▶ _Görevler_
**a.** Nart destanının yaşını ele alan metinde “Günümüzde değerli kişilerin” sözlerinden “daha başkaları gibi.” sözlerine kadar olan kısmı olduğu gibi yazıya geçirin.
**b.** Nart destanının yaşı üzerine olan metni bittiği yerden devam ettirin.

Geçmiş dönemlerde oluşmuş bir halk destanının yaşını saptamak öylesine sıradan ve kolay bir şey olmamalı. Ermeni destanı “David Sasun” üzerinde çalışan bilim adamı İ. A. Orbeli’nin deyimiyle, bir halk destanı denize dökülen ve çok sayıda kolu olan bir ırmak gibidir.  Irmağın renginden, görünüş ve tadından ilk akarsu kolunun harekete geçtiği yıl ve gün saptanabilir mi?

Kendi kişisel düşüncemize göre Nart destanını bir bütün halinde ele alıp “başlangıcı şu”,  “sonu da bu” diyemeyiz, doğru da olmaz bu. Destanda gördüğümüz olayların, olguların yaşları farklıdır. Çok eski destan anlatıları yanında, daha geç dönemlerde oluşmuş anlatılar da vardır. Bölümlerin yaşları her bir bölümdeki türkü, şarkı ve öykülerden yürünerek aydınlatılabilir. Sözgelişi ünlü Marksist Paul Lafarg’ın vurguladığı üzere, bir olay, yüzyıllar sonrasında değil,  gerçekleştiği dönemde şarkı ya da türküye konu olur (13). 

Günümüzde değerli kişilerin adlarını yaşatmak için,  adlarına kitaplar yazılması, anıtlar dikilmesi ve bronzdan heykellerinin yapılması durumları gibi, çok daha önceleri de “haklının yanında uğraş veren ve yiğitçe davranışlarda bulunan kişilerin ününü yüzyıllar boyunca yaşatmak için, bu gibi kişilerin adı ve eylemleri şarkılara konu edilirdi” (14). Kağıt yıpranır, taş heykel dağılır, bronz da eriyebilir ama toplumların şarkıları ve tarihleri “içine yerleştirilen” örnek kişiler kalıcı olurlar: Setenay, Mığezeşko Verzemes, Setenayko Savsırıko, Şebatınıko, Hımış (Хъымыщ), Peterez, Aşemez, Çelehset (Чэлэхъсэт), Tlepş (Лъэпшъ), Nebgırıyeko Ş'evay (Нэбгырыекъо Шъэуай), Adıyıf, Bevık’ (Бэук1),   Setımıkoh’er (Setımıqoxer), Pak’oko Teterş'av (Пак1окъо Тэтэршъау), Yergun ve daha başkaları gibi.

Saklanan kayıtlar
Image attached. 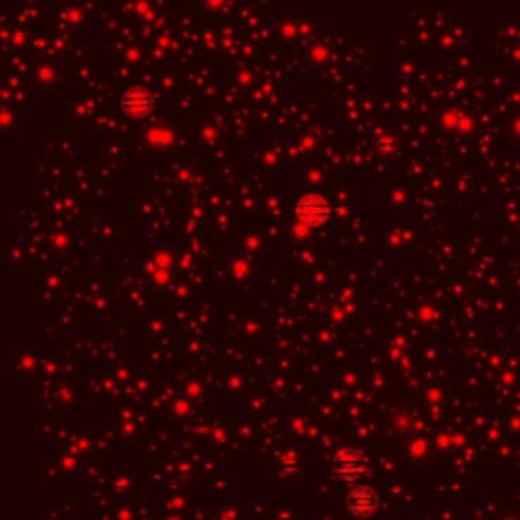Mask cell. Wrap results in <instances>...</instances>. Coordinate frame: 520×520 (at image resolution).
Masks as SVG:
<instances>
[{"instance_id": "6da1fadb", "label": "cell", "mask_w": 520, "mask_h": 520, "mask_svg": "<svg viewBox=\"0 0 520 520\" xmlns=\"http://www.w3.org/2000/svg\"><path fill=\"white\" fill-rule=\"evenodd\" d=\"M295 215L309 226H319L329 217V203L319 194H309L297 201Z\"/></svg>"}, {"instance_id": "7a4b0ae2", "label": "cell", "mask_w": 520, "mask_h": 520, "mask_svg": "<svg viewBox=\"0 0 520 520\" xmlns=\"http://www.w3.org/2000/svg\"><path fill=\"white\" fill-rule=\"evenodd\" d=\"M334 474L345 482H354L364 474V459L352 449L340 451L334 457Z\"/></svg>"}, {"instance_id": "3957f363", "label": "cell", "mask_w": 520, "mask_h": 520, "mask_svg": "<svg viewBox=\"0 0 520 520\" xmlns=\"http://www.w3.org/2000/svg\"><path fill=\"white\" fill-rule=\"evenodd\" d=\"M120 106L125 110L128 116H144V114H148L153 106H155V98H153V94L151 91H146L144 88H132V90H128L122 96V102H120Z\"/></svg>"}, {"instance_id": "277c9868", "label": "cell", "mask_w": 520, "mask_h": 520, "mask_svg": "<svg viewBox=\"0 0 520 520\" xmlns=\"http://www.w3.org/2000/svg\"><path fill=\"white\" fill-rule=\"evenodd\" d=\"M378 506V494L372 488L360 486L354 488L352 494L348 496V508L356 516H370Z\"/></svg>"}]
</instances>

▶ _Alıştırma sonuçları_
**a.**
Günümüzde değerli kişilerin adlarını yaşatmak için,  adlarına kitaplar yazılması, anıtlar dikilmesi ve bronzdan heykellerinin yapılması durumları gibi, çok daha önceleri de “haklının yanında uğraş veren ve yiğitçe davranışlarda bulunan kişilerin ününü yüzyıllar boyunca yaşatmak için, bu gibi kişilerin adı ve eylemleri şarkılara konu edilirdi” (14). Kağıt yıpranır, taş heykel dağılır, bronz da eriyebilir ama toplumların şarkıları ve tarihleri “içine yerleştirilen” örnek kişiler kalıcı olurlar: Setenay, Mığezeşko Verzemes, Setenayko Savsırıko, Şebatınıko, Hımış (Хъымыщ), Peterez, Aşemez, Çelehset (Чэлэхъсэт), Tlepş (Лъэпшъ), Nebgırıyeko Ş'evay (Нэбгырыекъо Шъэуай), Adıyıf, Bevık’ (Бэук1),   Setımıkoh’er (Setımıqoxer), Pak’oko Teterş'av (Пак1окъо Тэтэршъау), Yergun ve daha başkaları gibi.

**b.**
Oğulların anaoğlu olarak çağrıldığı anaerkil döneme ilişkin ilk örneklere de Nart destanında rastlıyoruz.

Adige destanı “Nartlar”da adı geçen kişileri yakından tanıyıp yüklendikleri görevleri, beceri ve ustalıklarını ve onlar üzerine düzenlenmiş öyküleri incelediğimizde, her bir söylentinin doğduğu ve oluştuğu yüzyılı ya da dönemi yaklaşık olarak saptayabiliyoruz. Buna göre, Nart “yaşlıları” yanında, “genç” Nartlarımızın da bulunduğunu görüyoruz.

Sözgelişi, Adige Nart destanında geniş bir yer tutan, ilk orağı, demir maşayı,  değişik kılıçları, koca mızrakları ve okları demirden yapan ünlü demirci ustası Nart Tlepş’i ele alalım. Bu Nart ustası durmadan demiri işler ve demirden değişik ürünler üretir. Burada görülen ana özellik demirdir. Bu nedenle Nart destanında yer alan Nart Tlepş’e ait bölümün oluştuğu dönemi belirlemek için, Kafkasya’da demir çağına ne zaman geçilmiş olduğunu saptamak gerekir. Bunun için de tarihsel olgulara dayanmak zorundayız.


Arkeolog E. P. Alekseyeva’nın saptamasına göre, MÖ 8-7.  yüzyıllarda demir Kuzey Kafkasya’da kullanılmaya, demirden kılıçlar ve değişik aletler üretilmeye başlandı
(15).

Kuban Irmağı kıyısında bulunan eski höyüklerde (Kelermessk, Kostromskoy) arkeologlarca yapılan çalışmalarda, demirin çok eski dönemlerden beri Kafkasya’da kullanıldığı kanıtlanmıştır (16).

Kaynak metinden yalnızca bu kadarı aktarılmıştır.